[quote]Sycophant wrote:
Der Candy wrote:
WHy don’t you think the assistance work that has been already prescribed in the program is not sufficient?
So isnt the assistance:
Monday:
ab work
Wednesday:
Lat work (pulldowns/chins etc)
Friday:
Dips, ab work, arm work
The idea of the 5x5 is gradual, long term progression (I am sure you know this). So while it may seem, like just a few exercises, the point is to make consistent long term progress on these movements. This equals BIG GAINS. So really, these few extra sets are all you need.
Also remember that most of the gains on this program will be from the main lifts, not the assistance work. If you add too much extra stuff you won’t make proper progress on the things that matter.
About the Oly lifts… I think, if you want to add them, you would do better to substitute some of the lifts with some oly stuff. Like maybe switch the Rows for some Cleans. It all depends on how much you want to specialize with the oly stuff.
You can experiment and see what works. I would not add an extra day of oly lifting though. They are quite CNS intensive, and the 5x5 program itself is demanding.

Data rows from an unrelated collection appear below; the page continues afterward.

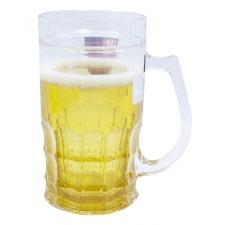 COPO CERVEJA 400ML - FLAMENGO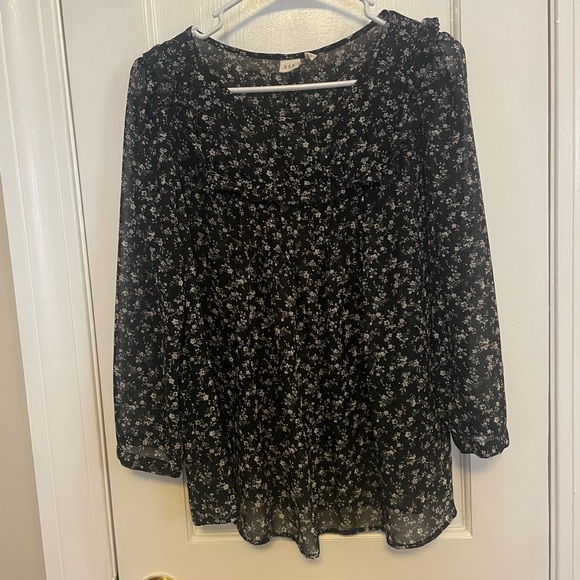 GAP Blouse - Picture 1 of 6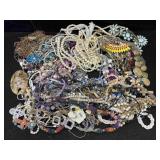 Fashion Jewelry Incl. Necklaces & More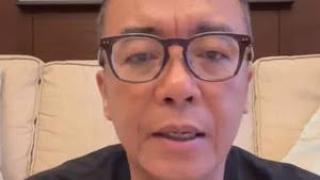 Ari Lasso Siap Jadi Ayah Sambung Anak Dearly Joshua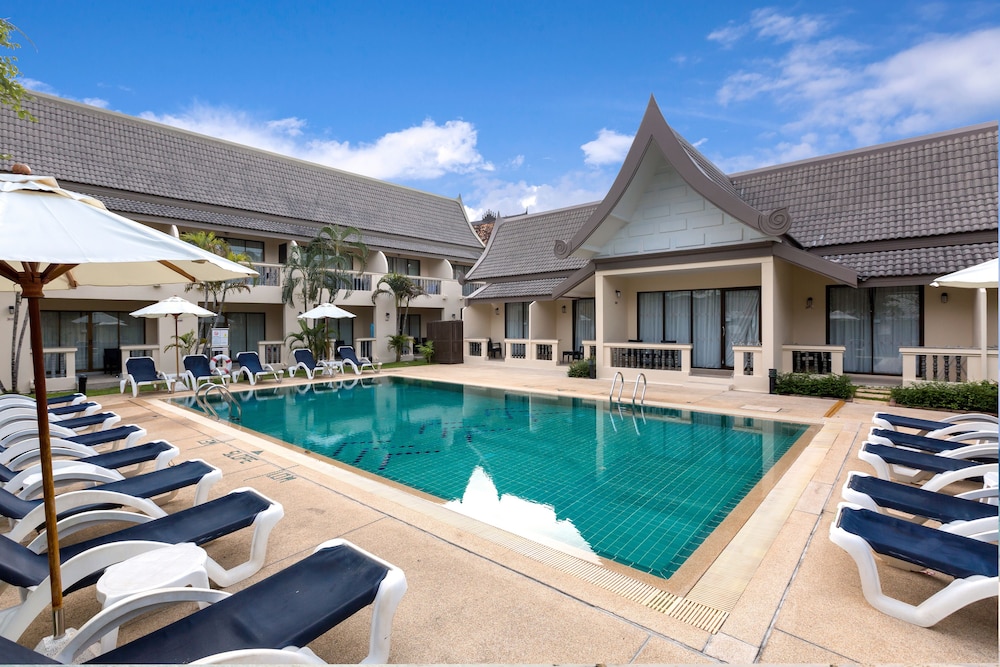 Centara Kata Resort Phuket — Swimming pool in Karon, Phuket Province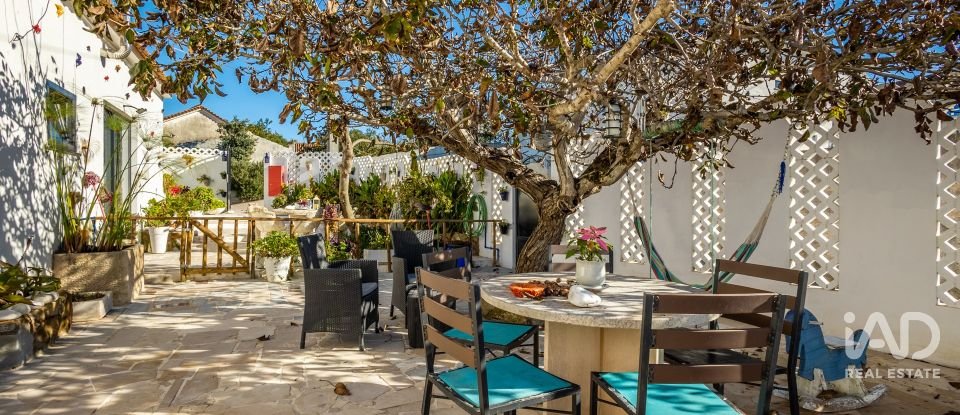 Casa de Campo T7 em Cela de 462 m²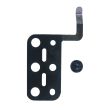 Trackpad Halterungs und Schrauben für MacBook Air 11" A1370 (2010-2011)/ 11"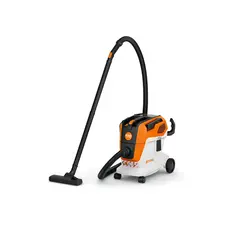Aspirator manual pe acumulator STIHL SEA 60 L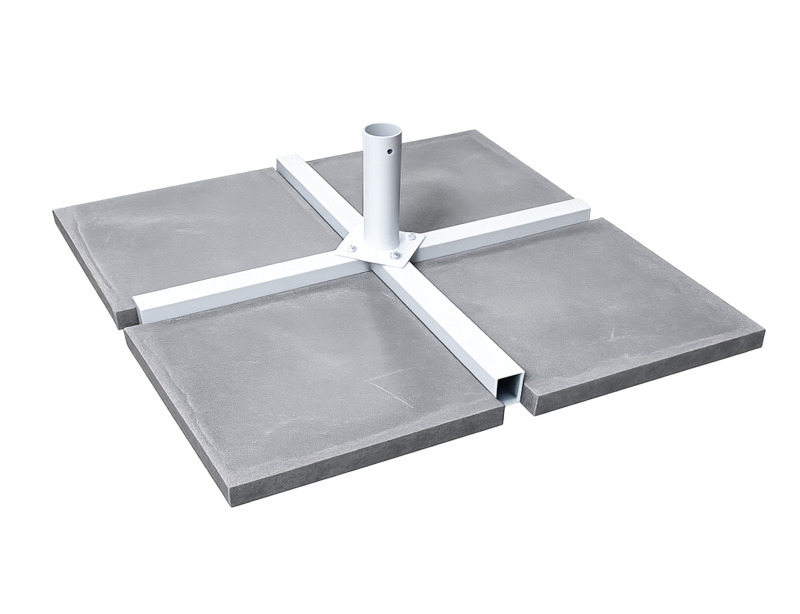 Roma base slabs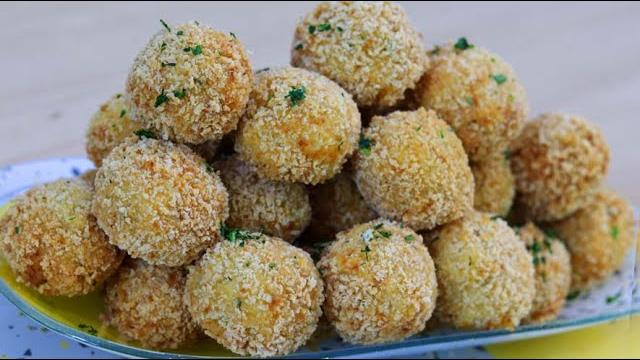 Bolinhos de Atum – Sequinhos e Gostosos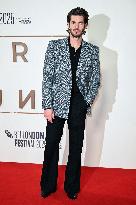 London BFI After The Hunt Premiere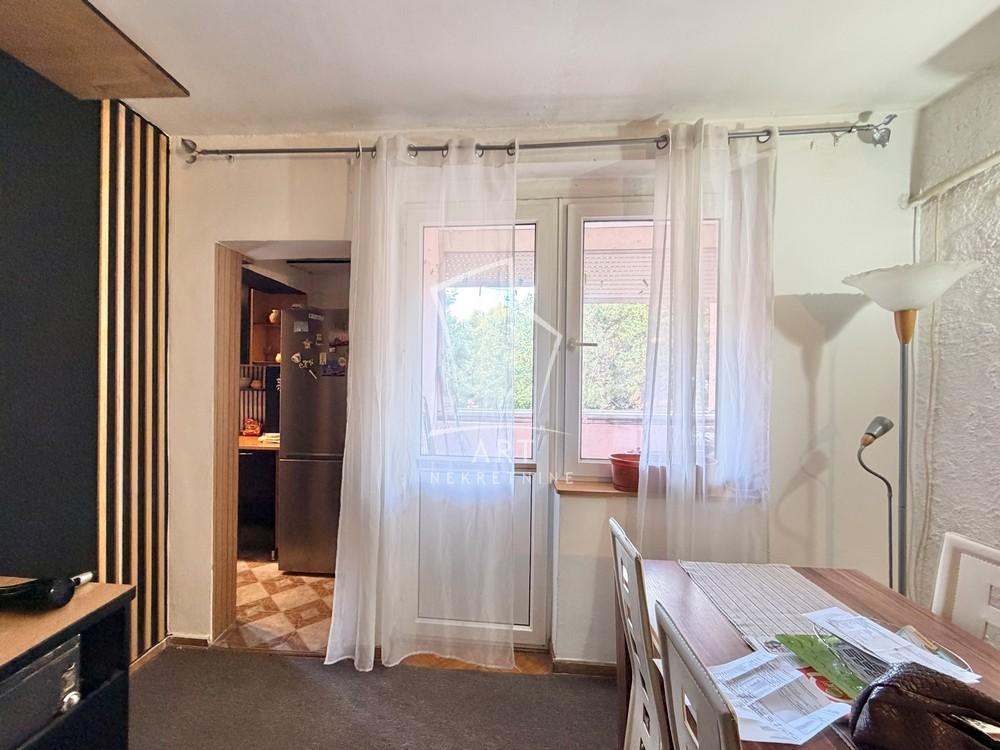 Slika 3 - Piva Karamatijevića, Dvoiposoban stan na prodaju, 55m2, 164.000€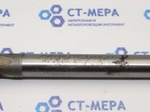 Метчик гаечный М20х1.5 Р6М5Ф3 МП L=245мм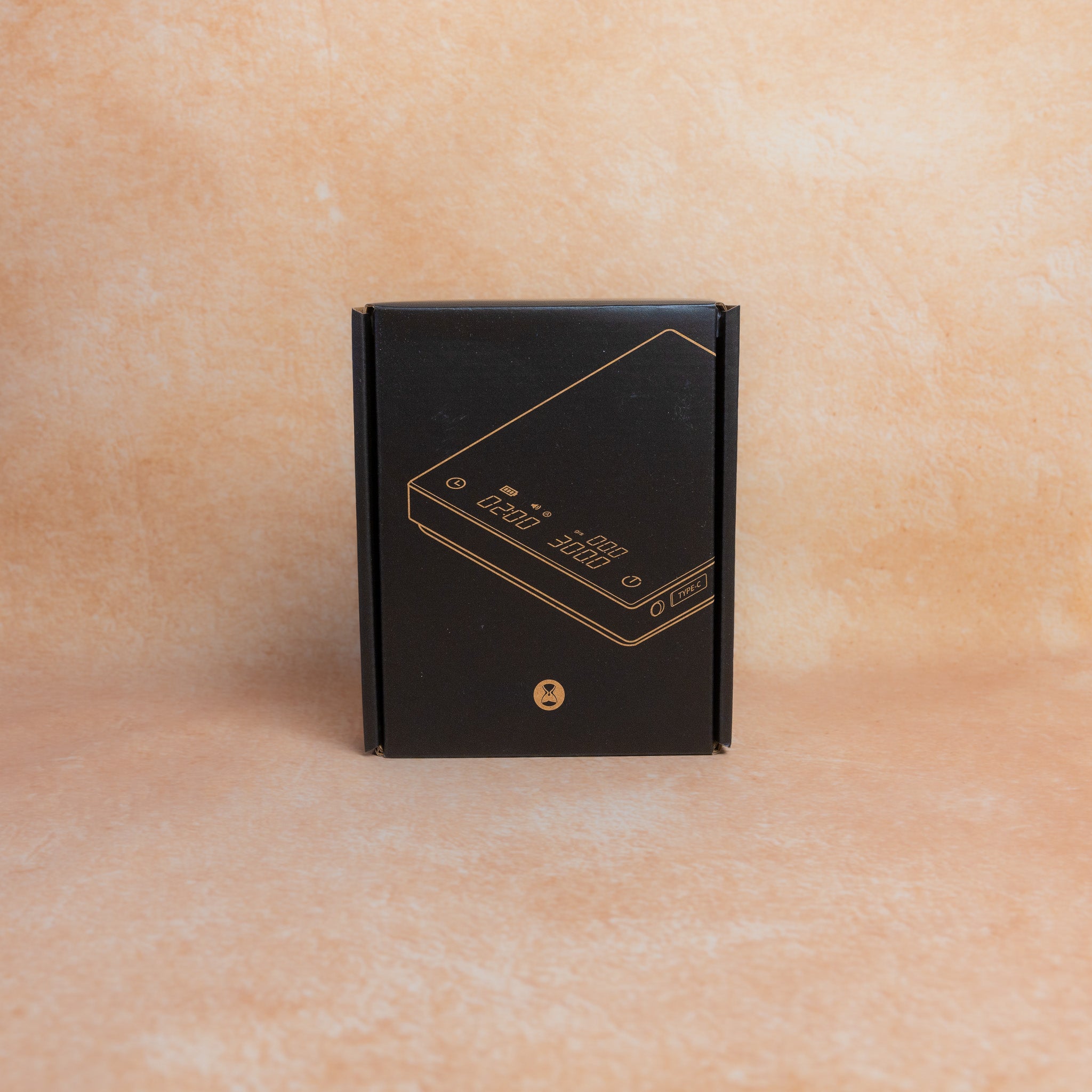 Timemore Black Mirror Basic 2.0 Digital Scale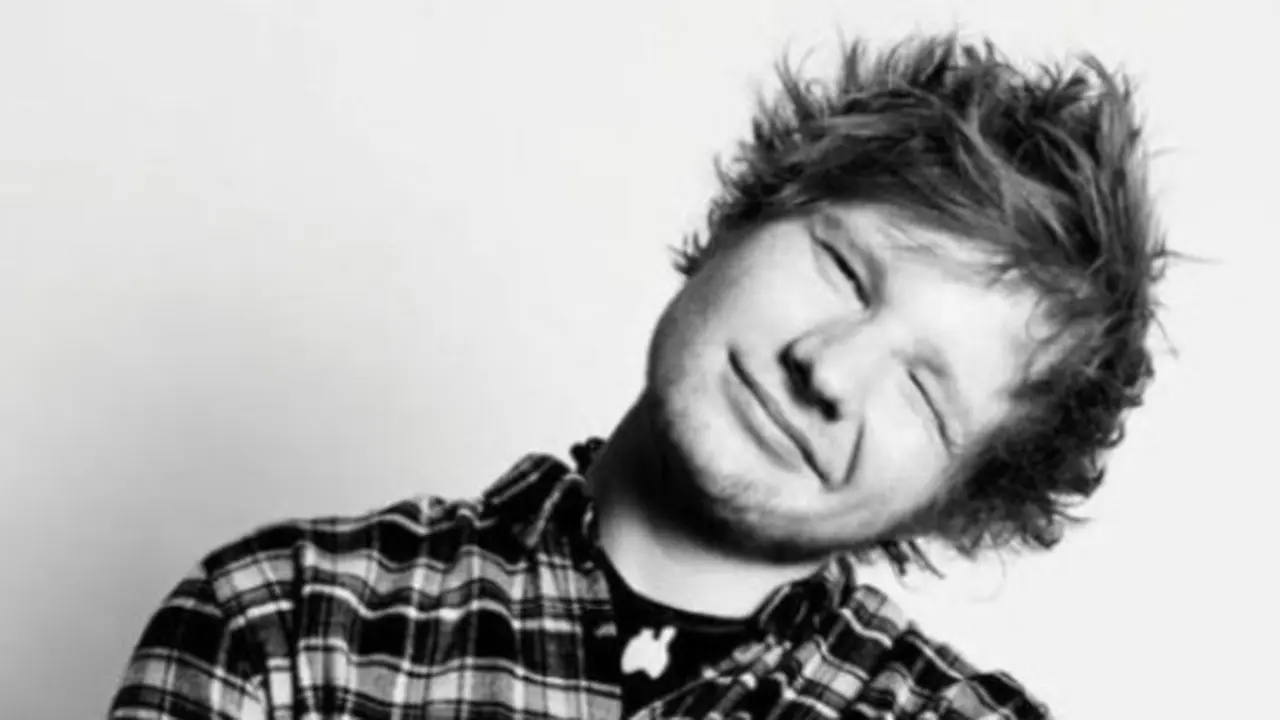 Ed Sheeran <i>Nge-rap</i> di Lagu Terbaru 'Take It Back Now'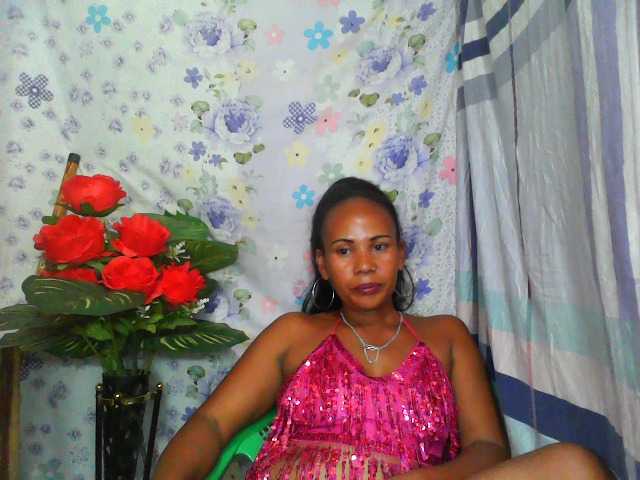 Samirayah live cam on BongaCams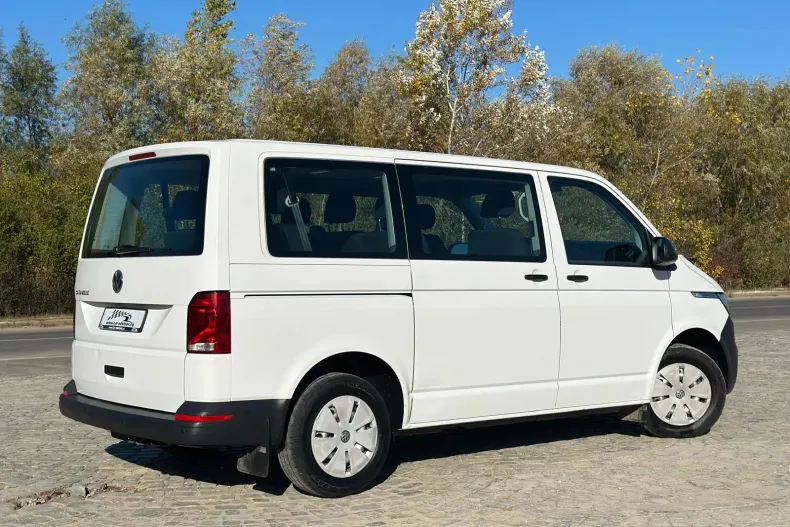 Volkswagen Caravelle din 2020 cu 171.000 km - oferta VOL170150 - foto 3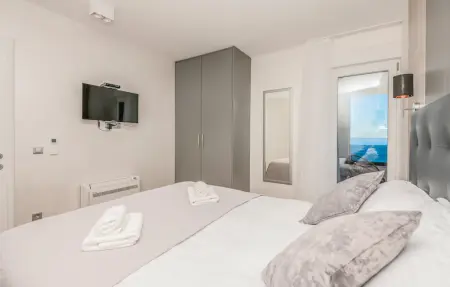 Maison 6 personnes à Makarska - Photo 22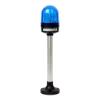 Ảnh của AUT.VN Đèn tín hiệu cảnh báo Autonics MS66P-TFF-B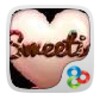 Sweetie GO Launcher Theme icon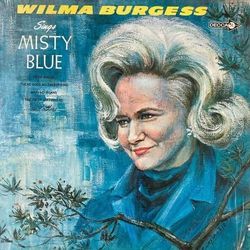 Ain't Got No Man by Wilma Burgess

thanks! my template is showing the following
Assistance:
mon: 2 sets of weighted hypers, 4 sets of weighted situp
wed: 3 sets of situps
fri: 3 Sets of Weighted Dips x 5-8 reps
3 Sets of Barbell Curls x 8 reps
3 Sets of Triceps Extensions x 8 reps
i know my gains are made through the main lifts, but i was thinking mabye some other assistance lifts like pin pulls, ect would be a little better than things like situps/dips since so much core strenght is being built through general squating and deads.[/quote]
The Pin Pulls would tax your lower back a lot. And considering that you are deadlifting and doing hypers, I think you might very easily overtrain your lower back.
You could switch Deadlifts for Pin Pulls at a later point, when you stagnate on the Deadlift. But for now, just stick to the routine.
I know that at the end of every workout you may want to do more. Use this as an advantage. It is good because every workout you will be rearing to go and destroy the gym. But because you are leaving some energy ‘in the tank’, so to speak, your lifts will go up quicker and you will have increased energy and vigor.